Didirikan pada awal 1980-an, pusat kontrol jaringan JAMALI mencakup 79 persen kapasitas pembangkitan di Indonesia. Desain sistem smart grid yang dikembangkan oleh UNOPS memungkinkan pusat kontrol untuk mengintegrasikan kemampuan peramalan energi terbarukan dan alat analisis jaringan guna mendukung stabilitas dan keamanan, serta fitur canggih lainnya.
5. Dari rancangan ke lapangan: Penerapan dan replikasi

Desain teknis rinci untuk Pusat Kontrol Utama JAMALI mencakup rencana untuk mengkonsolidasikan lima pusat kontrol regional menjadi dua pusat untuk meningkatkan efisiensi sambil tetap menjaga redundansi. UNOPS juga telah menyelesaikan proses tender dan pemilihan vendor untuk implementasi desain tersebut, serta membangun kapasitas staf PLN yang terlibat dalam operasional pusat kontrol agar mampu mengelola teknologi baru ini secara efektif.

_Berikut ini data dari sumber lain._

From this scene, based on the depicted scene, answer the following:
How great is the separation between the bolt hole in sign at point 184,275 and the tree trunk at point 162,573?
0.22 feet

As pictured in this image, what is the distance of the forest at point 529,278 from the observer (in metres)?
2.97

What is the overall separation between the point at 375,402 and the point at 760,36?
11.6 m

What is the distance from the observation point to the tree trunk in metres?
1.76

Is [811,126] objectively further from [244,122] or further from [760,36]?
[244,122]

Para pekerja konstruksi dan insinyur kini tengah bekerja keras di kampus PLN di Depok, tepat di luar Jakarta, untuk mengimplementasikan desain yang disediakan oleh UNOPS. Pusat kontrol ini ditargetkan selesai pada akhir tahun 2025. Selama fase ini, UNOPS bertanggung jawab untuk memantau vendor yang terpilih dalam pembangunan, pemasangan, konfigurasi, dan akhirnya, pengoperasian pusat baru ini.
Pekerjaan berjalan sesuai jadwal. Bangunan baru sebagian besar telah selesai, dan pemasangan sistem pemantauan industri—yang menjadi pusat dari pengoperasian pusat kontrol—telah selesai sekitar 40 persen. Berdasarkan keberhasilan inisiatif ini, saat ini sedang dilakukan diskusi untuk mereplikasi desain ini di empat pusat kontrol lainnya yang mengelola pasokan listrik di pulau-pulau lain di seluruh Indonesia.
UNOPS mendukung modernisasi ini melalui Kemitraan Transisi Energi Asia Tenggara (ETP), yang menyediakan keahlian teknis kepada negara-negara mitra di kawasan ini untuk membantu mereka memenuhi komitmen energi nasional sejalan dengan Persetujuan Paris dan SDGs.
ETP Adalah kemitraan multi-donor, yang didukung oleh pemerintah Australia, Kanada, Prancis, Jerman, dan Inggris serta donor filantropis. ETP beroperasi di Indonesia, Filipina, dan Viet Nam, serta di tingkat regional ASEAN, dan bekerja secara kolaboratif untuk mengoordinasikan sumber daya dalam rangka memfasilitasi transisi energi yang adil di kawasan ini.
“Peningkatan pusat kontrol ini menjanjikan terobosan besar bagi bauran energi Indonesia,” kata Ibu Sabharwal. “Dukungan kami merupakan contoh konkret dari peran PBB di negara-negara berpenghasilan menengah: bekerja di balik layar dan menyediakan keahlian teknis inti untuk mempercepat transformasi hijau, guna mendukung prioritas pemerintah dalam ketahanan energi.”